To see this output for the latest Magma:

  http://minnow.cc.gatech.edu/squeak/5606

I certainly don't want to proclaim Magma is blazing fast, but the
MagmaBenchmarker on the current version just demonstrated, on my circa
2004 laptop, insertion of 1000 objects (100 at a time, 10 commits) into
a MagmaCollection in 4 seconds flat (5 without WriteBarrier).

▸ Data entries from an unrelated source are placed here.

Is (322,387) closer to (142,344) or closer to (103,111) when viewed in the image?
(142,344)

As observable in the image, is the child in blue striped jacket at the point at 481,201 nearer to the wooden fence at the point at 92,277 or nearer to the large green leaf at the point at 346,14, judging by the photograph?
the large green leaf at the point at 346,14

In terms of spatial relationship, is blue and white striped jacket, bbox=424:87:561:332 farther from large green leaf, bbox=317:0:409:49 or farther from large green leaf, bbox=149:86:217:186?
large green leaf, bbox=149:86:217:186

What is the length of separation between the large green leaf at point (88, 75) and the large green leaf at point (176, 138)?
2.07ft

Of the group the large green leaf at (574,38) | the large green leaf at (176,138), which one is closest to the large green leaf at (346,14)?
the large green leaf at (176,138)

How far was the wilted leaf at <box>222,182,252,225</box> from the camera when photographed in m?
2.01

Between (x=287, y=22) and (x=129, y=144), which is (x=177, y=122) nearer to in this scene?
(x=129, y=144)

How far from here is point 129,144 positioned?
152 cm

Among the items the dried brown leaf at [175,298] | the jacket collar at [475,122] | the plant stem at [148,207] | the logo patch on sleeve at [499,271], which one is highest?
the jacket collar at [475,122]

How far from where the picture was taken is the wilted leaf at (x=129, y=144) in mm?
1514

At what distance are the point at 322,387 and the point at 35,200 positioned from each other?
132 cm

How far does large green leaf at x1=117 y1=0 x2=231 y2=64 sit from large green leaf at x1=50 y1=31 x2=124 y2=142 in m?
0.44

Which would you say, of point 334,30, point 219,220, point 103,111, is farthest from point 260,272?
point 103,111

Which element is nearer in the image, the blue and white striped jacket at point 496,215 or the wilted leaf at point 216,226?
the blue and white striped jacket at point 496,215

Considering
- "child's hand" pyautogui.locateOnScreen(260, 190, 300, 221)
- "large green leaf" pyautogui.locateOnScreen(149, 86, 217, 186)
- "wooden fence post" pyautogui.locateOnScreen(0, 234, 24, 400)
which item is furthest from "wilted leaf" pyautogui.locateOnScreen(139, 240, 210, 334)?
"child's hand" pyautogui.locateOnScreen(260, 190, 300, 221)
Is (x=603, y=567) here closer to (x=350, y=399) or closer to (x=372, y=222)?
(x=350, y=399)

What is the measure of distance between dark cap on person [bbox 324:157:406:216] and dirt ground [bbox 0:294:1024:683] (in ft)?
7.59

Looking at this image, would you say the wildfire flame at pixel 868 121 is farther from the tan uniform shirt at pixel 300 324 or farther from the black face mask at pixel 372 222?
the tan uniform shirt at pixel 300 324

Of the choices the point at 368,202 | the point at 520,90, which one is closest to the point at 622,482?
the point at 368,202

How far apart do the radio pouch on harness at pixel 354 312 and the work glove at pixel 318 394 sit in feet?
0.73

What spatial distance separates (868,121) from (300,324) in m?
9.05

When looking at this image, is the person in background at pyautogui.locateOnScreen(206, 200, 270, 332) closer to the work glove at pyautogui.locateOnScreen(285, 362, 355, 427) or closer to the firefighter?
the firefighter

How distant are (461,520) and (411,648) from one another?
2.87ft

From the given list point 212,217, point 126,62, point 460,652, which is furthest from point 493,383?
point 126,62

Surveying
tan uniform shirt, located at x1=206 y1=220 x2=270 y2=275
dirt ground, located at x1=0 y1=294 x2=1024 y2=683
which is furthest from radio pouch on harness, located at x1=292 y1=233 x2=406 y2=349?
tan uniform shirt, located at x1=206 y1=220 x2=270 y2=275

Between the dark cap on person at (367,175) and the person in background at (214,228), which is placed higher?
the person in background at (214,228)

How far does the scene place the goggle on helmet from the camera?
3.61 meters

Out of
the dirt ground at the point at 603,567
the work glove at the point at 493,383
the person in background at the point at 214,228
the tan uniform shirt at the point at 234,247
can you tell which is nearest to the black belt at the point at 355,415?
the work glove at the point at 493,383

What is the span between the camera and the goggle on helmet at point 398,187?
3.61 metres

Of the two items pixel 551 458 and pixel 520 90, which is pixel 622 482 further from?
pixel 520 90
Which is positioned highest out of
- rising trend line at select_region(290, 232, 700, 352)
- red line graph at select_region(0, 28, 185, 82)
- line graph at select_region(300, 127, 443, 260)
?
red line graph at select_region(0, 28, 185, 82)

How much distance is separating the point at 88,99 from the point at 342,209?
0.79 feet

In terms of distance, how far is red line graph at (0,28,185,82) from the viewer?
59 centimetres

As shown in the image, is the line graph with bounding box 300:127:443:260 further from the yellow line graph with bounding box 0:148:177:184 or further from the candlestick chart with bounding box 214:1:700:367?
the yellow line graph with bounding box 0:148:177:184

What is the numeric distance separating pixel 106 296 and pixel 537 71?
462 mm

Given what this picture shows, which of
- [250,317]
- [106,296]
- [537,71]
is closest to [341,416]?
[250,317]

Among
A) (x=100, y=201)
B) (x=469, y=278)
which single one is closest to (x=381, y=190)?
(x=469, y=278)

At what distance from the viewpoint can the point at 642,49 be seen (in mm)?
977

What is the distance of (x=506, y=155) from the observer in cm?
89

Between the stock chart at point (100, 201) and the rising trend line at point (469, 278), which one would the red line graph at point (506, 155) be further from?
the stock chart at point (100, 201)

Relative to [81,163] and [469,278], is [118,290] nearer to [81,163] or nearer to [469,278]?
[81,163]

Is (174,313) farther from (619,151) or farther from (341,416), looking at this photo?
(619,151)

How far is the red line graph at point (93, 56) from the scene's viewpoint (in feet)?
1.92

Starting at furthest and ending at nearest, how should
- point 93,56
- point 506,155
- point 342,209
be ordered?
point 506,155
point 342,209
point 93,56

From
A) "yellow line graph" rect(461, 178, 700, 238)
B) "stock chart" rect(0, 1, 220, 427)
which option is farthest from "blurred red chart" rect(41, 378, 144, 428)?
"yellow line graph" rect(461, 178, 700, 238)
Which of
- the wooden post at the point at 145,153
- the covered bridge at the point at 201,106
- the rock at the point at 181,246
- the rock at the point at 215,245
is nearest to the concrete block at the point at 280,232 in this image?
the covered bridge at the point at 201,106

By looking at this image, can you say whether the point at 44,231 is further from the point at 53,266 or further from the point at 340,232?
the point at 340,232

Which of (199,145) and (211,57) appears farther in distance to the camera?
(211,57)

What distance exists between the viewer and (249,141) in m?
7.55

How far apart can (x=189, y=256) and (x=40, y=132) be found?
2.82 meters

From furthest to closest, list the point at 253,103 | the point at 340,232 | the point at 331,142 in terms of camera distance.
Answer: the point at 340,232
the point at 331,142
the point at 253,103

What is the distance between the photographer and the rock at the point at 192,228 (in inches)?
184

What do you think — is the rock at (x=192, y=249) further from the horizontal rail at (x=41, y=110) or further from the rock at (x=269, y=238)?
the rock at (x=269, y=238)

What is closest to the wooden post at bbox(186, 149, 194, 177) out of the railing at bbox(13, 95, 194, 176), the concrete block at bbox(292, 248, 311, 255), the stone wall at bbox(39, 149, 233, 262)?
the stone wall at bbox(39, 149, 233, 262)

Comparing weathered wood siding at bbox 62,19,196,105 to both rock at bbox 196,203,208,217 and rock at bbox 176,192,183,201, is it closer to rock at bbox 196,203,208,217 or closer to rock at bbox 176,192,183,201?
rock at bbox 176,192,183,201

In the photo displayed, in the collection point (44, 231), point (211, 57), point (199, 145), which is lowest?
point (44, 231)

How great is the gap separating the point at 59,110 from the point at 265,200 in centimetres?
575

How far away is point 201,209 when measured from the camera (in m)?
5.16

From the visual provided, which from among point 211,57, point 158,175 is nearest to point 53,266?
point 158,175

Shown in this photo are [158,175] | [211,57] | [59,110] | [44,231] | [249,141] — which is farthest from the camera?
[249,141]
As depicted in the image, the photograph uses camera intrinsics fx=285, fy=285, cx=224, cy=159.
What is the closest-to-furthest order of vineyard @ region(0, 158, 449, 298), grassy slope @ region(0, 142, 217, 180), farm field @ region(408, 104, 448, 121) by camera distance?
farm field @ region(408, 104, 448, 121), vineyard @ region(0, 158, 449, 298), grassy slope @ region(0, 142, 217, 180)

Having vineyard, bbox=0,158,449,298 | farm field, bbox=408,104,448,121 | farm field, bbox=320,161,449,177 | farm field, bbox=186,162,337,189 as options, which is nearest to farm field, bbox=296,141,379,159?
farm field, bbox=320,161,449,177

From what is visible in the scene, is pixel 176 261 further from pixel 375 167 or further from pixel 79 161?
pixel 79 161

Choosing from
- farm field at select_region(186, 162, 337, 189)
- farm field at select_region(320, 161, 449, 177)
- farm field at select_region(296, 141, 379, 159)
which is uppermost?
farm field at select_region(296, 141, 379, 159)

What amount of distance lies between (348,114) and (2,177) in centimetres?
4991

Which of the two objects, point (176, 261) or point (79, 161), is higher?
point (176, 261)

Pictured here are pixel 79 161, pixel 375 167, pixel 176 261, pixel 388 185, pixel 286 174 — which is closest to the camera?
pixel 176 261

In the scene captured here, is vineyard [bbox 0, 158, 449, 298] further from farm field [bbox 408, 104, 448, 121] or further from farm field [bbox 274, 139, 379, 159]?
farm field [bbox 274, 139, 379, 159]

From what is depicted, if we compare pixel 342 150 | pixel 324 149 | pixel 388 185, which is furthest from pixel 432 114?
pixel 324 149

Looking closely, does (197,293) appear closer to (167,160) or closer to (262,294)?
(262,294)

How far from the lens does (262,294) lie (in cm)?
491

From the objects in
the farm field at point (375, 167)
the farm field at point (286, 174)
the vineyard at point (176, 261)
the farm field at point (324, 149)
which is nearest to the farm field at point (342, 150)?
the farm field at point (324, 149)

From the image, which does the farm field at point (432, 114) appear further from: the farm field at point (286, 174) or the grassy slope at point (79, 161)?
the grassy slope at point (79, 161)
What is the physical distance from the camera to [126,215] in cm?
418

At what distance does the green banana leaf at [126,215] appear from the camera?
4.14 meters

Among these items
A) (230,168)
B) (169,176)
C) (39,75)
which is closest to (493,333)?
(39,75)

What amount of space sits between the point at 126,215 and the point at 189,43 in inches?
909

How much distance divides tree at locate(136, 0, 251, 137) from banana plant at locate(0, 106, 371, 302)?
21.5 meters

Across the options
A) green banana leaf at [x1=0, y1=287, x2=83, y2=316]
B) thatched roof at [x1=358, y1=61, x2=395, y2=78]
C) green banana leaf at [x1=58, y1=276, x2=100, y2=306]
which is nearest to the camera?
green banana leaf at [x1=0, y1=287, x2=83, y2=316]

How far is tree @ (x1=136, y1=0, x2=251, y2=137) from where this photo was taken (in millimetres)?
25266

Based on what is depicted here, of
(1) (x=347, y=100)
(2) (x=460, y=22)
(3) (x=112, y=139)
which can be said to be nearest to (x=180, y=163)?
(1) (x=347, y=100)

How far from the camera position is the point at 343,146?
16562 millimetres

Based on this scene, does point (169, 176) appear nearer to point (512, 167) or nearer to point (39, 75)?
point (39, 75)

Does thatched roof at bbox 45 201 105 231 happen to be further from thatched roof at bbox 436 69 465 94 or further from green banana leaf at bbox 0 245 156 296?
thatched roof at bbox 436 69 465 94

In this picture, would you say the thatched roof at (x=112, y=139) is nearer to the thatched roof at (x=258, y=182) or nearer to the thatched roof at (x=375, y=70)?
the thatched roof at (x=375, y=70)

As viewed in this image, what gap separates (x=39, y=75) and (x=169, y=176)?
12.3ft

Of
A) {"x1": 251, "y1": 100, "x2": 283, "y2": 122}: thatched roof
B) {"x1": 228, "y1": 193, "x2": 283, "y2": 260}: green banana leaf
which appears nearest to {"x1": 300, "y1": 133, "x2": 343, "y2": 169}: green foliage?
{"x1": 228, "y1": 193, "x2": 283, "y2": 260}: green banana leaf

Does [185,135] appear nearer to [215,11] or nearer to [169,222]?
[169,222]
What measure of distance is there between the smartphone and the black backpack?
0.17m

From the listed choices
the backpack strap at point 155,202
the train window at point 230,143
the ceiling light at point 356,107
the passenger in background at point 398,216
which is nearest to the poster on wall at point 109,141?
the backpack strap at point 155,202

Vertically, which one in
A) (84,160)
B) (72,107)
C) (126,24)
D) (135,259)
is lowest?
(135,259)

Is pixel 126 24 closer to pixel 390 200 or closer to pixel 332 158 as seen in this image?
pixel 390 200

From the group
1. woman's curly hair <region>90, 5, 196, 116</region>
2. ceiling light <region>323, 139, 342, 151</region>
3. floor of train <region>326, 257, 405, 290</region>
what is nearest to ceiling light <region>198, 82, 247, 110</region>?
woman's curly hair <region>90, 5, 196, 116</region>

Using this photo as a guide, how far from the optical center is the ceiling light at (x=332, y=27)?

Understanding performance requires context, lots of context..

 - Chris



> Magma
> ======
> 
> Good:
> 	New cool query syntax (no one else has this).
> 	Excellent support from Chris Müller and list.
> 	Clean syntax
> 	Indexes for various classes (Dates, Strings, Numbers, etc.)
> 	ReadStrategies
> 	Native Smalltalk
> 	Integration package to use with Seaside.
> Bad:
> 	Hard to set up (the latest beta version with queries at least)
> 	Insert & update performance (inserting  ~260 items on a magma  
> collection takes >30'' on a single commit)
> 	
> 
> 
> GOODS
> ======
> 
> Good:
> 	Very simple to set up
> 	Cleanest / less intrusive syntax of all ODBs I've seen
> 	Pretty fast on inserts (on my not so large data sets at least)
> 	Distributable / multi-language
> Bad:
> 	Maintained by a single guy (I'm always scared of this... what if he 
> 
> decides to run a restaurant?)
> 	Not native Smalltalk
> 	No indexes (must use Avi's BTree)
> 	No queries
> 
> 
> OmniBase
> ========
> Good:
> 	Seems to have been widely tested in several smalltalks
> Bad:
> 	Locking problem on Macs and Linux with Squeak has not been resolved.
>  
> Hence, if you use Squeak, Windows is the only alternative.  I've  
> tested it yesterday on my Mac and the locking issues were still  
> there.  I don't know if it is still this way under Linux.
> 	Ugliest syntax (for me, at least)
> 	No query language.
> 	Licencing? (don't really know about this)
> 
> 
> But it would be great, at least for me, to hear what others been  
> through when they decided to implement an ODB.
> Thanks
> 
> 
> r.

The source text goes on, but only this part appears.